- SELECTED EXCERPT
California Physician
September 15, 2008
Physicians contracted with Blue Cross of California were recently notified of the insurer’s intent to amend its Prudent Buyer contract to include Anthem’s Select PPO product, effective January 1, 2009.
The addendum in question requires contracted physicians to always refer Anthem Select PPO Members to other participating Select PPO providers, unless they have obtained authorization to refer out of network. Physicians should be aware that the underlying Prudent Buyer contract authorizes Blue Cross to unilaterally lower the physicians’ fee schedule as a penalty for referring to out of network providers. For this reason, it is important for physicians to determine if colleagues you frequently refer to and those who refer to you participate in the Select PPO network.
http://www.calphys.org/html/cc763.asp
Addendum:
http://www.calphys.org/assets/applets/bc_addendum_091508.pdf
Comment:
By Don McCanne, MD
Those supporting health care reform based on the model of private health plans competing in the marketplace have looked to Blue Cross of California (BCC) as the nation’s leader in innovative market solutions. BCC has been very effective in providing insurance products with competitive premiums by using these innovations to limit what is paid for health care benefits, in an environment of ever-increasing health care costs.
By far the most important innovation was to establish preferred provider lists of physicians and hospitals that agreed to accept contracted reimbursement rates. The providers accepted lower rates, and patients were financially penalized if they used providers outside of the contracted networks. No attempt will be made to address here the many other innovations that allowed BCC to reduce what it pays for health care, but more does need to be said about this new innovation in its preferred provider networks.

- ENTRIES SHOWN
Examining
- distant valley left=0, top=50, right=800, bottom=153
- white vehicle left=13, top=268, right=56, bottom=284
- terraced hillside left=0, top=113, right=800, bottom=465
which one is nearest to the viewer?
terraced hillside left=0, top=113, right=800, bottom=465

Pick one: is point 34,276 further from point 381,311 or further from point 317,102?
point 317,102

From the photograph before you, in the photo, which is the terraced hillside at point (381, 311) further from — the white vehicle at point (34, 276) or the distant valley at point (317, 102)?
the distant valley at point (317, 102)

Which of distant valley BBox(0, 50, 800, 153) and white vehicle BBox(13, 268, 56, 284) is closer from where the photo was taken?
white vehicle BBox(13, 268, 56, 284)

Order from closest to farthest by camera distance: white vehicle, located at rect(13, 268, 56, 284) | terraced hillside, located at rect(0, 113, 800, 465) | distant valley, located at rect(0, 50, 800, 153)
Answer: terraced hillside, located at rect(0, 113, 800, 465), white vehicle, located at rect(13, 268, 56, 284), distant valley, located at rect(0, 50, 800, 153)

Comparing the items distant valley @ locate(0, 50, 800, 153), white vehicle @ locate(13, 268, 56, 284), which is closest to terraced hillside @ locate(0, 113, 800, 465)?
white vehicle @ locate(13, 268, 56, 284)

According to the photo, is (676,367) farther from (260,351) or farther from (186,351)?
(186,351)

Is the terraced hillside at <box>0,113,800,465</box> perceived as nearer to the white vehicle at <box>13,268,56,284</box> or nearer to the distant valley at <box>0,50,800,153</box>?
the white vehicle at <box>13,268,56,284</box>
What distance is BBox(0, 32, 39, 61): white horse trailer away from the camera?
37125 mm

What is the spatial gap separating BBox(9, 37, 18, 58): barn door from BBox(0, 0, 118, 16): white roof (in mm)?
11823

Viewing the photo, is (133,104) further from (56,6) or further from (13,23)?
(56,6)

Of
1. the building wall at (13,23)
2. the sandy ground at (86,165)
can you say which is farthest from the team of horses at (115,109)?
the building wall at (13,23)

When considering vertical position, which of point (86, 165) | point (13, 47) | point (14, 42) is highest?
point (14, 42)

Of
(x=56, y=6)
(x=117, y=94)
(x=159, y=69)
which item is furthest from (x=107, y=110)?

- ACTIVITIES
A. Sum up the Blue Cross article in two sentences.
B. Answer these about the Blue Cross article, one line each:
(i) On what date does the Select PPO change take effect?
(ii) Who wrote the comment?
(iii) What does the comment call the insurer's most important innovation?
C. Pick up the Blue Cross article after its last sentence and keep writing it.
The data shown with this page was taken from a different source.

- WRITTEN RESPONSES
A. Blue Cross of California told contracted physicians it would add Anthem's Select PPO product to its Prudent Buyer contract starting January 1, 2009, through an addendum that requires them to refer Select PPO members only to other participating Select PPO providers unless they get authorization to refer out of network. The notice warns that the Prudent Buyer contract lets Blue Cross lower physicians' fee schedules as a penalty for out-of-network referrals, and a comment by Don McCanne says the insurer's most important innovation has been preferred provider lists of physicians and hospitals that accept contracted rates.

B.
(i) January 1, 2009
(ii) Don McCanne, MD
(iii) Establishing preferred provider lists of physicians and hospitals that agreed to accept contracted reimbursement rates

C.
Largely because of its competitive premiums made possible by its leverage in being able to sign up physicians and hospitals in its Prudent Buyer PPO plans, BCC has been one of the most successful programs in California, success being defined from a business perspective. Its success has been so great that it is now in a position to be able to make itself its own competitor, but, as we’ll see this is not competition that is designed to benefit the patient/consumer, but rather to benefit the Anthem/WellPoint shareholders of which BCC is a subsidiary.
In addition to its well established Prudent Buyer PPO, it now also has established Anthem Select PPO, a product designed to be more competitive by offering even lower premiums. The Anthem Select PPO has established a separate contract with a much smaller number of physicians and hospitals who have agree to even lower reimbursement rates (presumably lower, though that is proprietary information). Besides lower rates, BCC also benefits by making access more difficult for patients by sharply limiting the number of Select providers available.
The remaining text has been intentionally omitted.